Turkey’s president Recep Tayyip Erdogan has issued a stark warning to his country’s central bank. If he wins a presidential parliamentary election next month, he says he’ll clamp down on central bank independence to keep interest rates low. This is obviously a terrible idea, and comes at the worst possible moment. The lira is in freefall and inflation on the rise. Turkey needs a strong monetary authority, not a stooge obeying the president’s bizarre orders.
Erdogan has long held wrong-headed views on the impact of interest rates. Unlike the vast majority of economists, he believes a tight monetary policy causes rather than tames inflation. In an interview with Bloomberg TV on Monday, he went a step further, saying he was ready to interfere with the central bank if it didn’t follow his advice. “It’s those who rule the state who are accountable to the citizen,” he said.
This shows a blatant lack of understanding of the reasons for central bank independence. Politicians across the rich and emerging world have chosen to delegate monetary policy to independent technocrats precisely because they’re not subject to the same pressures as politicians. Central bankers can raise interest rates when inflation starts getting out of hand, even if it takes a toll on growth and employment. A timely response is crucial to stop inflation spiraling out of control, causing even greater damage.
Central bankers are accountable, of course, but not in the way Erdogan describes. Politicians can demand explanations over the conduct of monetary policy, for example in parliamentary hearings. However, decisions over interest rates need to remain fully in the hands of technocrats. Even a whiff of politicians meddling with monetary policy would make investors fearful that higher inflation is coming – prompting them to flee the country’s currency and debt.
For Turkey, it would be like throwing gasoline on an already raging fire. The U.S. Federal Reserve is relentlessly raising interest rates, pushing up the dollar and borrowing costs across the world. Emerging markets are under pressure as investors shift their money back to the U.S., prompting falls in local currencies and a spike in some country’s bond yields.
The Turkish economy is at the forefront of this great rush for the exit, because of its vulnerabilities. Turkey runs one of the widest current account deficits in the world: 6.5 percent of gross domestic product on a yearly basis. Rising oil prices, and the government’s expansive fiscal policy mean this gap will stay high, even though exports are actually rising. With inflation at 10.9 percent, the economy shows clear signs of overheating. Investors are responding accordingly. The Turkish lira has depreciated by about 15 percent against the dollar since the start of the year. The yield on 10-year government debt has climbed above 7 percent, up from 5.2 percent in January.

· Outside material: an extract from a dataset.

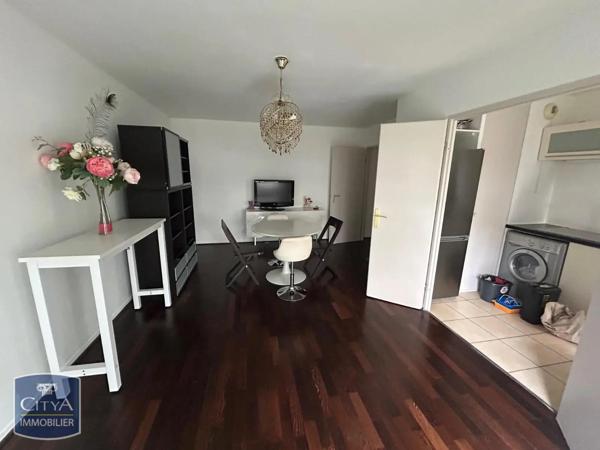 Appartement à louer 2 pièces 45.41m² Vitry-sur-Seine (94400)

The central bank has tried to respond to the crisis and bring inflation back near its 5 percent target. At the end of April, it increased one of its key interest rates – the liquidity window rate – by 0.75 percentage points, bringing it to 13.5 percent. As the crisis intensifies, the bank needs the political space to act more aggressively. Erdogan’s comments undermine even the most timid efforts to get on with the job.
The Turkish president might soon regret his words. Unless Turkey raises interest rates, and cuts spending, the economy could be in for a very hard landing. Potential autocrat or not, Erdogan needs Turkish businesses and consumers – and international investors – on his side.